• Sezione dei dati:
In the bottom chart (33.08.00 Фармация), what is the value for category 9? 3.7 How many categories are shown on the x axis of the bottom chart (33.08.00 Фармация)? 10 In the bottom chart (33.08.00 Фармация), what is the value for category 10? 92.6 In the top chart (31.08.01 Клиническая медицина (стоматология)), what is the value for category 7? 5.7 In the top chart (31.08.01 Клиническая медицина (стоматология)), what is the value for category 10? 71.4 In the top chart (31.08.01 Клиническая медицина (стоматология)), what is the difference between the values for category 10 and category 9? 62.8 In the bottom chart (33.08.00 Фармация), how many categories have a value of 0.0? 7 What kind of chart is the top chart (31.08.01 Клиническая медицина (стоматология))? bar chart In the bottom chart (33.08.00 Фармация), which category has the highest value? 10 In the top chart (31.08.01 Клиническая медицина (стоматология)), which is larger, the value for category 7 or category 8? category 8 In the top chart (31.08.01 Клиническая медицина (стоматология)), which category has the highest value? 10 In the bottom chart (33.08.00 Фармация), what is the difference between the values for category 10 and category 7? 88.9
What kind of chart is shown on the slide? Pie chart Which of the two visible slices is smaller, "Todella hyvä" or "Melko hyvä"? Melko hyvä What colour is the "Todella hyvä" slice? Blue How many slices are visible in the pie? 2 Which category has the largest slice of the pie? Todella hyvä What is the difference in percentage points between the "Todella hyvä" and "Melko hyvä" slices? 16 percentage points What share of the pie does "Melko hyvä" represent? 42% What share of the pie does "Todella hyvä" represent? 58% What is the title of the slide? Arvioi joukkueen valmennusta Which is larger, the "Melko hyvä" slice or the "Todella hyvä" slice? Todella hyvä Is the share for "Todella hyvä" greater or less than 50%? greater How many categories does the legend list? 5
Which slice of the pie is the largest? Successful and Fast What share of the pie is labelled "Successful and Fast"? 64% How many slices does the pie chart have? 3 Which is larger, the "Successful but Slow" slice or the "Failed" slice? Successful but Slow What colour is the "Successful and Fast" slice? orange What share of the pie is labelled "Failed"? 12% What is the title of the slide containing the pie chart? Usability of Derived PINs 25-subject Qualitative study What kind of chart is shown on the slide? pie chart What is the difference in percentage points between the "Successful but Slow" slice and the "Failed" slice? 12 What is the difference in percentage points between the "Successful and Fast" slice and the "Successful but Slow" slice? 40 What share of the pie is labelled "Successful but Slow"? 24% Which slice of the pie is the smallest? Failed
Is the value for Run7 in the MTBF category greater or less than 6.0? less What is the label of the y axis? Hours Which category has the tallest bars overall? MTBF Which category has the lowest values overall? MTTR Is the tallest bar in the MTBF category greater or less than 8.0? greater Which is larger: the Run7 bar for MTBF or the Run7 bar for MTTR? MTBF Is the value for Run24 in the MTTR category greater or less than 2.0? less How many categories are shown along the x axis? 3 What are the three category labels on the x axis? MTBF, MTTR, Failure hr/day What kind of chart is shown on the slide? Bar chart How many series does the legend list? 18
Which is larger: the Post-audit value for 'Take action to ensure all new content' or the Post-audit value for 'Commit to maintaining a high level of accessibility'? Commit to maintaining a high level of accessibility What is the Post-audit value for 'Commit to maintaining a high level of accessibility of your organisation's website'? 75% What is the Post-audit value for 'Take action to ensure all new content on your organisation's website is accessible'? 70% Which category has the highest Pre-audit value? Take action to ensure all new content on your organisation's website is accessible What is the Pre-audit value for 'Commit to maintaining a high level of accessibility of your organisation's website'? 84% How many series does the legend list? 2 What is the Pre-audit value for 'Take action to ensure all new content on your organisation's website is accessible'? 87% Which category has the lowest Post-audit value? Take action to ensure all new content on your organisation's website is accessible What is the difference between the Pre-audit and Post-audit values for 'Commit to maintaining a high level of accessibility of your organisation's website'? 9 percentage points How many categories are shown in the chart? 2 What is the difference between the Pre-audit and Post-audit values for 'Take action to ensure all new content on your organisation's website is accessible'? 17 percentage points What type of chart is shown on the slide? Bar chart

• Compito da svolgere: Quali righe delle voci sopra contengono la parola "share"? Estraile tutte, copiandole per intero.

• Spazio per rispondere:
What kind of chart is shown on the slide? Pie chart Which of the two visible slices is smaller, "Todella hyvä" or "Melko hyvä"? Melko hyvä What colour is the "Todella hyvä" slice? Blue How many slices are visible in the pie? 2 Which category has the largest slice of the pie? Todella hyvä What is the difference in percentage points between the "Todella hyvä" and "Melko hyvä" slices? 16 percentage points What share of the pie does "Melko hyvä" represent? 42% What share of the pie does "Todella hyvä" represent? 58% What is the title of the slide? Arvioi joukkueen valmennusta Which is larger, the "Melko hyvä" slice or the "Todella hyvä" slice? Todella hyvä Is the share for "Todella hyvä" greater or less than 50%? greater How many categories does the legend list? 5
Which slice of the pie is the largest? Successful and Fast What share of the pie is labelled "Successful and Fast"? 64% How many slices does the pie chart have? 3 Which is larger, the "Successful but Slow" slice or the "Failed" slice? Successful but Slow What colour is the "Successful and Fast" slice? orange What share of the pie is labelled "Failed"? 12% What is the title of the slide containing the pie chart? Usability of Derived PINs 25-subject Qualitative study What kind of chart is shown on the slide? pie chart What is the difference in percentage points between the "Successful but Slow" slice and the "Failed" slice? 12 What is the difference in percentage points between the "Successful and Fast" slice and the "Successful but Slow" slice? 40 What share of the pie is labelled "Successful but Slow"? 24% Which slice of the pie is the smallest? Failed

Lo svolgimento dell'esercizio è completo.